··· Dataset ···
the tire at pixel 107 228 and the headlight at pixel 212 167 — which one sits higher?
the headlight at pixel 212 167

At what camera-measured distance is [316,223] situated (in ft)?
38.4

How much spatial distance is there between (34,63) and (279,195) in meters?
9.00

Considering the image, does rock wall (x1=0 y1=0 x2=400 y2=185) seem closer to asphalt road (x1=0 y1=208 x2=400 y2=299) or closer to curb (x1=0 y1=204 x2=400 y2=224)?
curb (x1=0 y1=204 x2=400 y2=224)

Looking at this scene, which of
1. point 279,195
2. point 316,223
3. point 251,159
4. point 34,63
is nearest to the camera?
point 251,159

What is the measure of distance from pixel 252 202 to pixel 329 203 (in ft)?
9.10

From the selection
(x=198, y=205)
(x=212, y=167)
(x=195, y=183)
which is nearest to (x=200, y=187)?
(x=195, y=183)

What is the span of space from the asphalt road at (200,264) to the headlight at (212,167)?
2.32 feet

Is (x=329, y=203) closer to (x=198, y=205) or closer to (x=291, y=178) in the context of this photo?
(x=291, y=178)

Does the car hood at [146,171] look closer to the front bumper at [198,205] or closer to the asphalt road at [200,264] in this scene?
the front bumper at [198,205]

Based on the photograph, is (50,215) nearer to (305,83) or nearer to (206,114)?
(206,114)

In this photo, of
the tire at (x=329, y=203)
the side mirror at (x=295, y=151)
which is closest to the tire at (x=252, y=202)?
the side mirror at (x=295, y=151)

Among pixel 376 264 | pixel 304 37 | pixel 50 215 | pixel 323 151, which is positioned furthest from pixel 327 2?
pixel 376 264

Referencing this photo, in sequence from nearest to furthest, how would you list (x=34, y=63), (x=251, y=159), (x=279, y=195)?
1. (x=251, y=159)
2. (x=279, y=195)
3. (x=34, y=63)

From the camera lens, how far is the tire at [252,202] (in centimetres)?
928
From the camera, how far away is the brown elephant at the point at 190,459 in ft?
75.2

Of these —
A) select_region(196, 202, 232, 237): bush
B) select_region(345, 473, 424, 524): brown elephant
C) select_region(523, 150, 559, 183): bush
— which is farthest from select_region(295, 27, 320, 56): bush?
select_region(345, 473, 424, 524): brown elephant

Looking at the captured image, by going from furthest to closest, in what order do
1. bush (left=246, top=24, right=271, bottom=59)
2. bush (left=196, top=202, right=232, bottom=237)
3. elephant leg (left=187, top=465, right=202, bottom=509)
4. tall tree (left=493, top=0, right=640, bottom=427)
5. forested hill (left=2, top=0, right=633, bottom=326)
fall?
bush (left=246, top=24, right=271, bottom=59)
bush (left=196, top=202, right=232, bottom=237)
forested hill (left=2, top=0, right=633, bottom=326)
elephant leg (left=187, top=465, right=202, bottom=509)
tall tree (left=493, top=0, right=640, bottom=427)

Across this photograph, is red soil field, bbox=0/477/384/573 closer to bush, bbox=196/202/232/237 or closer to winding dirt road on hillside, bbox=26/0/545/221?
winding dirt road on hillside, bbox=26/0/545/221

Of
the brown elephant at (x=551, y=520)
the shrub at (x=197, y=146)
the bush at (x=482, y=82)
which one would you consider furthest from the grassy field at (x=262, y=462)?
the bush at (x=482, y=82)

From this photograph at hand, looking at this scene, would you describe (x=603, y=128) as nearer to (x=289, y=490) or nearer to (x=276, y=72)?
···
**Exercise**
Your task is to extract the lines running from the one with "Looking at the" to the end of the material, inclusive, copying each exactly and adding nothing.

**Answer for this exercise**
Looking at the captured image, by going from furthest to closest, in what order do
1. bush (left=246, top=24, right=271, bottom=59)
2. bush (left=196, top=202, right=232, bottom=237)
3. elephant leg (left=187, top=465, right=202, bottom=509)
4. tall tree (left=493, top=0, right=640, bottom=427)
5. forested hill (left=2, top=0, right=633, bottom=326)
fall?
bush (left=246, top=24, right=271, bottom=59)
bush (left=196, top=202, right=232, bottom=237)
forested hill (left=2, top=0, right=633, bottom=326)
elephant leg (left=187, top=465, right=202, bottom=509)
tall tree (left=493, top=0, right=640, bottom=427)

Across this photograph, is red soil field, bbox=0/477/384/573 closer to bush, bbox=196/202/232/237 or closer to winding dirt road on hillside, bbox=26/0/545/221?
winding dirt road on hillside, bbox=26/0/545/221

Of
the brown elephant at (x=551, y=520)
the shrub at (x=197, y=146)
the bush at (x=482, y=82)
which one would you consider furthest from the grassy field at (x=262, y=462)?
the bush at (x=482, y=82)

From this photograph at hand, looking at this scene, would you describe (x=603, y=128) as nearer to (x=289, y=490) or nearer to (x=276, y=72)?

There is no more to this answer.